We are not in an Islamic fundamentalist (though their laws and customs vary obviously) state where women are essentially imprisoned in their homes and can't go out without permission.

He's trying to make your relationship and home into a little mini totalitarian Islamic fundamentalist state where you have don't have our normal human rights ... In a bubble within this country. It's a type of imprisonment really. He knows he can't lock you in (though I've heard some women on here say they've been locked in their homes by their partners for periods/when he's gone out etc),he knows if he died that you could tell people, maybe even phone the police (esp.if an emergency cropped up) , so he's trying to do the locking with a set of rules imposed on you "you shouldn't go out .. You're a bad person/partner/mother if you go out" plus making it so stressful and unpleasant for you of you go out that that will make you stop too.
He's trying to deprive you of your human rights in this country.

And why?
So that he can feel that he has total control over you.

Would you ever try to do something like that to him? Why not?

Underneath it is the belief that you (and probably the kids) are his property, not a free individual with rights. Rights equal to his rights or rights at all.

People like this are not right in the head and they rarely ever change. In fact the chance is so low it's safest to presume it will not happen. In sorry youve had your two children with him (instead of a well adjusted man) but it is what it is and you can only deal with the situation you're in.

Women's aid might be a good help. They have an online chat service now too.

GilbertMarkham · 25/07/2020 12:13

He doesnt want you to go out because he has to look after his children

Plus I'd be willing to bet a tidy sum of money that he's the "jealous, possessive" type.

GilbertMarkham · 25/07/2020 12:15

*though I've heard some women on here say they've been locked in their homes by their partners for periods/when he's gone out etc

I should make it clear, they were talking about abusive ex partners.

GilbertMarkham · 25/07/2020 12:36

Btw I spent nearly 18 months in s relationship trying to reason with and work with a man who didnt want me to go out socially without him (he phrased it as us going out without each other, but I didn't mind if we went out socially without me, do that tactic didn't work for him) ....

He never stopped, he never changed, he appeared to agree it was unreasonable fod periods bit always always returned to the same behaviour.
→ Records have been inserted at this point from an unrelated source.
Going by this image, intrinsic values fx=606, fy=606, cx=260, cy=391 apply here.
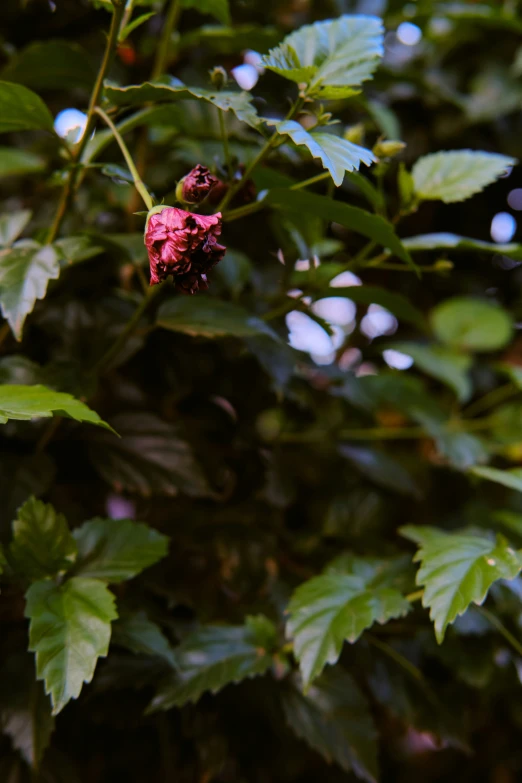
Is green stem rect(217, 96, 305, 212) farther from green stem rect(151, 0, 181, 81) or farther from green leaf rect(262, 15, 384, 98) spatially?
green stem rect(151, 0, 181, 81)

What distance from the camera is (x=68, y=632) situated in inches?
19.0

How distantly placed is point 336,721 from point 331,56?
67cm

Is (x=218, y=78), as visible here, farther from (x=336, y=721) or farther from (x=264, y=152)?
(x=336, y=721)

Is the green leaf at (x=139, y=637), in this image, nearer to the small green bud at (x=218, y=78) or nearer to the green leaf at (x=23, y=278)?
the green leaf at (x=23, y=278)

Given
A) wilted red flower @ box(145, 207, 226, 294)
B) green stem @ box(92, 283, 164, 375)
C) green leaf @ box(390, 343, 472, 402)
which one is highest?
wilted red flower @ box(145, 207, 226, 294)

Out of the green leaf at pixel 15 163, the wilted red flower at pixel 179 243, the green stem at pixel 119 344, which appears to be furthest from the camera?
the green leaf at pixel 15 163

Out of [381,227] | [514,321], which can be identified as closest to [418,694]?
[381,227]

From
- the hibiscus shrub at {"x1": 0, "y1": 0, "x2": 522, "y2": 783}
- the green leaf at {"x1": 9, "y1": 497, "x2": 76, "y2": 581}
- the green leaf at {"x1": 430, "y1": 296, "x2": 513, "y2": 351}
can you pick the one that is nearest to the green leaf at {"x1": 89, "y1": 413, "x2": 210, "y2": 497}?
the hibiscus shrub at {"x1": 0, "y1": 0, "x2": 522, "y2": 783}

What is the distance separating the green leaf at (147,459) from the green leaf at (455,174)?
0.39 m

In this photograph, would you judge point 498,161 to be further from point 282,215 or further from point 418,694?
point 418,694

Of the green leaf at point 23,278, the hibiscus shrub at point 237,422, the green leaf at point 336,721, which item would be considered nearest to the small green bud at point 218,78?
the hibiscus shrub at point 237,422

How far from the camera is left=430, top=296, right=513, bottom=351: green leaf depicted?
104 cm

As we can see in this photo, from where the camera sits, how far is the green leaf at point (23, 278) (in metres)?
0.52

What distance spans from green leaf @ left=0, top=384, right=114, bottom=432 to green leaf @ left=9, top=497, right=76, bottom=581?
11 centimetres
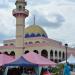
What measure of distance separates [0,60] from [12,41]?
4228cm

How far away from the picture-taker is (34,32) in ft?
187

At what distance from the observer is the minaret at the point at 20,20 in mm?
41812

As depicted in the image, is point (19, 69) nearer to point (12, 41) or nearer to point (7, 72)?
point (7, 72)

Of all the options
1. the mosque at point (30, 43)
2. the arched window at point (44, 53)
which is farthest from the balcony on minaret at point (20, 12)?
the arched window at point (44, 53)

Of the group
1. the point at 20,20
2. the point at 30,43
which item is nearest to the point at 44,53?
the point at 30,43

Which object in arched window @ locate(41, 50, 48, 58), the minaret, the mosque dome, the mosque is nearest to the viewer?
the minaret

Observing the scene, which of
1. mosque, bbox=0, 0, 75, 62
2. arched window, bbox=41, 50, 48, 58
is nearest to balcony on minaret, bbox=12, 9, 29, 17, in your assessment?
mosque, bbox=0, 0, 75, 62

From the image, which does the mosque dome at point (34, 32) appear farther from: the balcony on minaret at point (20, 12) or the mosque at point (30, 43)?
the balcony on minaret at point (20, 12)

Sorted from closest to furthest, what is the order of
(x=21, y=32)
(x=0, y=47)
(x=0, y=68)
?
(x=0, y=68) → (x=21, y=32) → (x=0, y=47)

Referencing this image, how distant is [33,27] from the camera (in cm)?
5806

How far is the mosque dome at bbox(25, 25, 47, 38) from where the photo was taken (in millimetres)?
56969

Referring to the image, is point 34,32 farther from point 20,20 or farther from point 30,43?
point 20,20

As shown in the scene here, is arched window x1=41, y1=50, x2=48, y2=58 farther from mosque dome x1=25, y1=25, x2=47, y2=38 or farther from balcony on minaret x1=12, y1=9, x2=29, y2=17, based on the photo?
balcony on minaret x1=12, y1=9, x2=29, y2=17

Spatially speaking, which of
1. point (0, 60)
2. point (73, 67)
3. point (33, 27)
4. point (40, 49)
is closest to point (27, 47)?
point (40, 49)
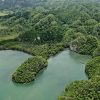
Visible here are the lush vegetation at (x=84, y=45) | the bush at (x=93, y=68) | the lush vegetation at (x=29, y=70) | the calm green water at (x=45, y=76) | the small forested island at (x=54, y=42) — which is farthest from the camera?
the lush vegetation at (x=84, y=45)

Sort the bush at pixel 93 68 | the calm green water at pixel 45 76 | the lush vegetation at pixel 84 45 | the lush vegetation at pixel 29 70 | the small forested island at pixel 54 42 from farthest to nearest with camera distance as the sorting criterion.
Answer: the lush vegetation at pixel 84 45 → the bush at pixel 93 68 → the lush vegetation at pixel 29 70 → the calm green water at pixel 45 76 → the small forested island at pixel 54 42

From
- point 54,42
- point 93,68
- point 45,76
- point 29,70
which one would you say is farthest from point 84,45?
point 29,70

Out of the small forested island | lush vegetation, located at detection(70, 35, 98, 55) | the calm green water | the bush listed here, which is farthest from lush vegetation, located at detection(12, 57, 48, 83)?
lush vegetation, located at detection(70, 35, 98, 55)

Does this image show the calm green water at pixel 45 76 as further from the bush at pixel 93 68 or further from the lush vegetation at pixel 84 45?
the lush vegetation at pixel 84 45

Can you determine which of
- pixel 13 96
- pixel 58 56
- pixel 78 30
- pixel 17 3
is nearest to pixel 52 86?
pixel 13 96

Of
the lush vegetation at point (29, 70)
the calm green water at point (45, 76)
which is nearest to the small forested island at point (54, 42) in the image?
the lush vegetation at point (29, 70)

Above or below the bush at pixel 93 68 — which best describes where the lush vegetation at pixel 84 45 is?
below
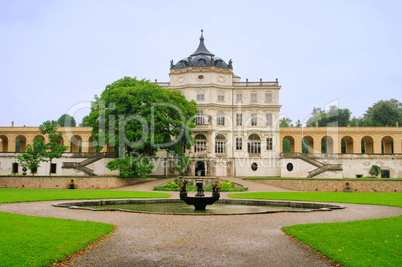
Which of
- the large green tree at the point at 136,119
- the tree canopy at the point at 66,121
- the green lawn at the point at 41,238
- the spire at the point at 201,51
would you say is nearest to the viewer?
the green lawn at the point at 41,238

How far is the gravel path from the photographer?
28.9ft

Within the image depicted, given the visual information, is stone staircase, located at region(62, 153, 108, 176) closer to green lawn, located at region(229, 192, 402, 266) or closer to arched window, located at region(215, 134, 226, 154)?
arched window, located at region(215, 134, 226, 154)

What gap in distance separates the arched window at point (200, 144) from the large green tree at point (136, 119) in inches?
334

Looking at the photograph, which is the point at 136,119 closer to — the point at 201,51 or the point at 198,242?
the point at 201,51

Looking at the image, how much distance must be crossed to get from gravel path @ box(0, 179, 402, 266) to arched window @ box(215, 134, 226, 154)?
125 ft

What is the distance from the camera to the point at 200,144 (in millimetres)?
54719

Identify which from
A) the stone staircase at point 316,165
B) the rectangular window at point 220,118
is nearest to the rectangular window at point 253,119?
the rectangular window at point 220,118

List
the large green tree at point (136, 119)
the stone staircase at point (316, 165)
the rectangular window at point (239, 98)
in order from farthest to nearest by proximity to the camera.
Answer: the rectangular window at point (239, 98)
the stone staircase at point (316, 165)
the large green tree at point (136, 119)

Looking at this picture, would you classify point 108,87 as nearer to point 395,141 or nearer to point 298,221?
point 298,221

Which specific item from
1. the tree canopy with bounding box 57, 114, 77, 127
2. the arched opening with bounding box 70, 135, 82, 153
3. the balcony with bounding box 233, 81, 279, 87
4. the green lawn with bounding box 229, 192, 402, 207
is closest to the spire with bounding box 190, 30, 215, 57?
the balcony with bounding box 233, 81, 279, 87

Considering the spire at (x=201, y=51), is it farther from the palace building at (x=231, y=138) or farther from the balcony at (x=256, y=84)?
the balcony at (x=256, y=84)

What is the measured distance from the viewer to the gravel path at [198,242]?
8.82 m

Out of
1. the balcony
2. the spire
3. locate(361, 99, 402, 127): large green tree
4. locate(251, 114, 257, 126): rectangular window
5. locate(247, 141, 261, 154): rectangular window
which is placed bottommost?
locate(247, 141, 261, 154): rectangular window

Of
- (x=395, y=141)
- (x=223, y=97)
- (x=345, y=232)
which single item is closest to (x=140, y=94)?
(x=223, y=97)
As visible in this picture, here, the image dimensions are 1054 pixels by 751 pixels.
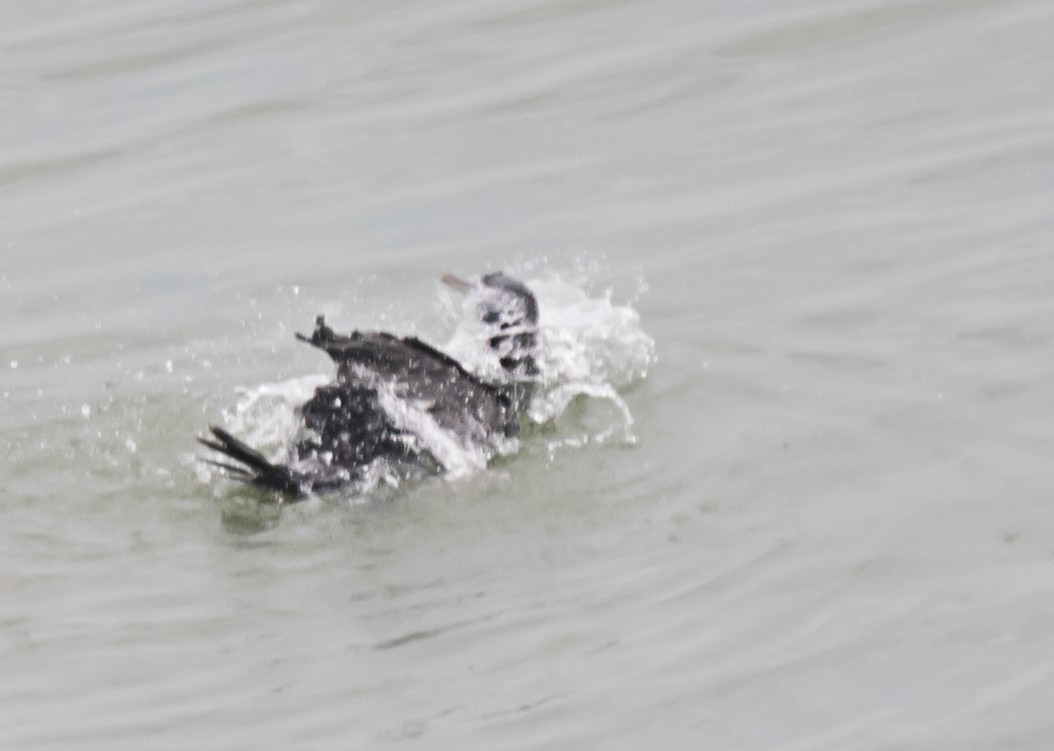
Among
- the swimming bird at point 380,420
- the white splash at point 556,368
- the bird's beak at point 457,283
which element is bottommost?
the white splash at point 556,368

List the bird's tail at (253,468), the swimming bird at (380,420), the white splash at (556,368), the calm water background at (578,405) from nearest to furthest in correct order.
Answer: the calm water background at (578,405), the bird's tail at (253,468), the swimming bird at (380,420), the white splash at (556,368)

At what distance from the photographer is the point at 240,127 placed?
10.7 metres

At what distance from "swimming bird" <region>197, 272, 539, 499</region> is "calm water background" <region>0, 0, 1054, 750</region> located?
120mm

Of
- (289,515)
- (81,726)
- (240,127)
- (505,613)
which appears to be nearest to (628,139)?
(240,127)

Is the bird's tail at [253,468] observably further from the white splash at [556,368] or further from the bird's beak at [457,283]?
the bird's beak at [457,283]

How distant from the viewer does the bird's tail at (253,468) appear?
6.29m

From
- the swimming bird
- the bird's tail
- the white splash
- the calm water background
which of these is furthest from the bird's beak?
the bird's tail

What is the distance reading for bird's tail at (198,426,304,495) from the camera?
629cm

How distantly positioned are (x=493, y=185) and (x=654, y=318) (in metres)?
1.80

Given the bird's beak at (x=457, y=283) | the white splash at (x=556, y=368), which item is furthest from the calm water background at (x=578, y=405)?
the bird's beak at (x=457, y=283)

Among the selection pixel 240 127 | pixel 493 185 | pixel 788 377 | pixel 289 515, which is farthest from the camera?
pixel 240 127

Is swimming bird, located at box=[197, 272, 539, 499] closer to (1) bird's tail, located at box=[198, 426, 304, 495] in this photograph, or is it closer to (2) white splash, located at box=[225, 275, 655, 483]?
(1) bird's tail, located at box=[198, 426, 304, 495]

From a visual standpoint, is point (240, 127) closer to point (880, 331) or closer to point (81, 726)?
point (880, 331)

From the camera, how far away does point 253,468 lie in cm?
649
Repeating his opinions, getting angry, anxious, critical and threatening to end the relationship (or appearing to end it but not following through if I contacted him, which to my embarrasment I did several times) over a d over and over again.

Not long before I ended the relationship, he was kicking off about a prospective girls night out my cousin had proposed and I was letting him know about out of consideration(even though the anticipation of his reaction gave me stress every time I planned something .. again a huge sign I was in a shit relationship) and I realised he was never going to stop, never going to change. The relationship petered out not that long afterwards.

They can't, it's in them, in the fibre of their being, in their core values. They can't offer anyone a good, fair relationship.

If they get into a lasting relationship with a woman it's only because the woman is letting them control her.

cakeandchampagne · 25/07/2020 12:47

@AnyFucker

He is controlling. You are in an abusive relationship.
Please get some help and get out of this relationship. It will only get worse.